I'd like to dedicate this blog to Janis.  She has been steadily, calmly, offering her editorial and other precious comments to all including me.  Some comments I go home and apply on my story, others, I do not, but keep them in mind.  I appreciate Janis's and others' comments equally, but on this day, my appreciation to her has skyrocketed.  During this photo taking, her comment session became a bit overheated.  Most Americans or British people might not call it an argument, but I'm Japanese.  I call it argument.  

I admire the way Janis handle the argument. She did not stop.  I wanted to say to the writer who was receiving her comments, "She is only trying to help you!"   I was chicken.  

Sunday, January 1, 2012

New Year Day

My son and grandson made a brief visit this afternoon. And to my surprise, my old friend Kazuko delivered her foods for me with our mutual friend Masako. We were already eating when I decided to take photos of the foods.

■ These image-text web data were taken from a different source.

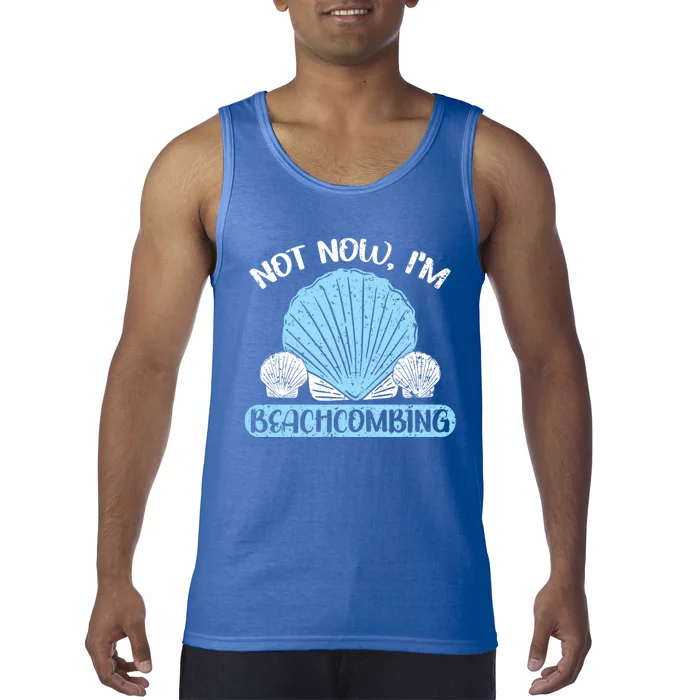 Not Now Im Beachcombing Beachcomber Sea Glass Seashell Gift Tank Top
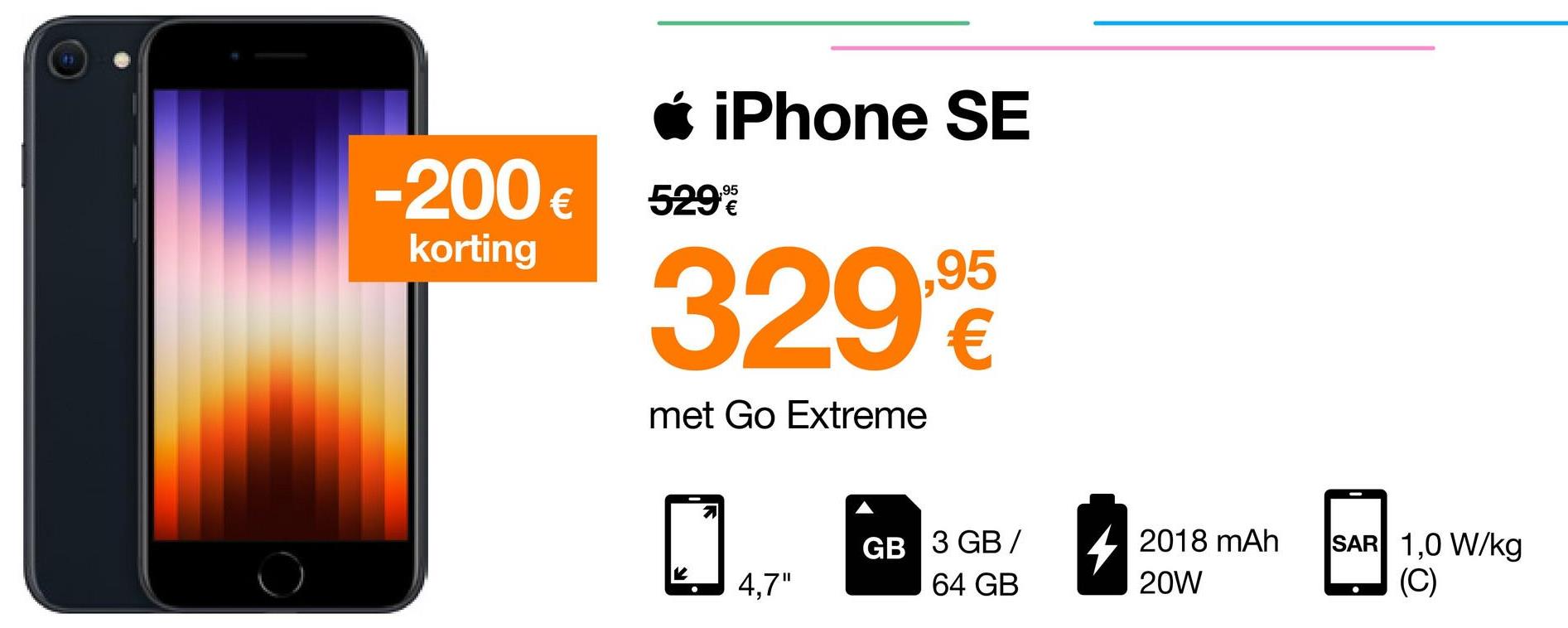 iPhone SE
329.990
€
met Go Extreme
GB 3 GB/
64 GB
4,7"
-200€ 529*%
€
korting
4
2018 mAh
20W
SAR 1,0 W/kg
(C)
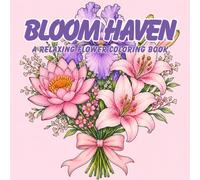 Bloom Haven: A Relaxing Flower Coloring Book Featuring Beautiful Blooms, Botanical Designs, Stress Relief, Mindfulness, and Creative Relaxation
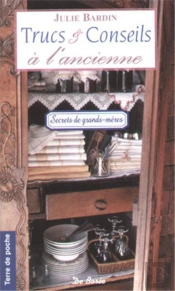 Trucs Et Conseils A L'Ancienne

Above Japanese new year food, osechi, Kazuko made all from scratch except black beans and kamaboko (fish cakes). The shaping of carrots, she said it took two hours to make twelve of them because she didn't have a flower cutter. I think I have one somewhere, but I didn't tell her. Hers were much better shape. And I ate all up!

Chapter One

Happy New Year!

"Important Questions" is the title of the chapter one of my memoir. It has been published in Contemporary Literary Horizon as above. It is translated into Rumanian! I'm very excited. Daniel had promised me that he would have it translated it and publish, but I didn't know until today. Thank you, Daniel.

Also, below is my press card from the magazine. It has been expired. I would like to have one for this year. I hope to do interviews. Last year, I couldn't use it effectively, but I think I would be better at it this year. This is a hint to Daniel.